# Externe Festplatte



## BxX_KILLer (9. Juli 2006)

Guten Tag!

Ich habe ein Problem mit meiner Externen Festplatte.
Seit einigen Tagen funktioniert sie nicht mehr.
Das heisst beim Einschalten der Platte geht die Kontrollleuchte an.
Doch die Festplatte fährt nicht normal hoch, sondern gibt einen komischen ton von sich.
Für mich hört es sich nach einem "Hacken" an.
Das ist mir 2 Tage zuvor das erst mal passiert.
Nach langem googeln fad ich den Ratschlag alle Stecker Fest und Tief einzudrücken.
Dies befolgte ich und tatsächlich funktionierte sie danach wieder einwandfrei.
Aber leider nur für 2 Tage....
Und jetzt klappt dieser Trick nicht mehr.
Da auf der Festplatte wirklich wichtige Daten sind wäre es sehr hilfreich wenn mirhier jemand helfen könnte.

(die Festplatte ist mit USB verbunden und besitzt ein seperates Netzteil)

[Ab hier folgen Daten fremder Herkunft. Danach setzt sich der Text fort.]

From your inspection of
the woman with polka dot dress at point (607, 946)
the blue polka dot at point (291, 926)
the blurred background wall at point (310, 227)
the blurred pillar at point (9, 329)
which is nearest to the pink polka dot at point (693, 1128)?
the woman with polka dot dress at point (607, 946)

Danke schonmal im Vorraus!


----------



## D@nger (9. Juli 2006)

Das ist ja mal was. Selbst von meinem USB-Stick der einwandfrei funktioniert mache ich regelmäßig ein Backup. Aber wenn die HD dann auch noch Anzeichen für einen Defekt oder eine Störung zeigt dann erst recht...
Edit: http://www.tutorials.de/forum/hardw...atte-kaputt.html?highlight=externe+Festplatte


----------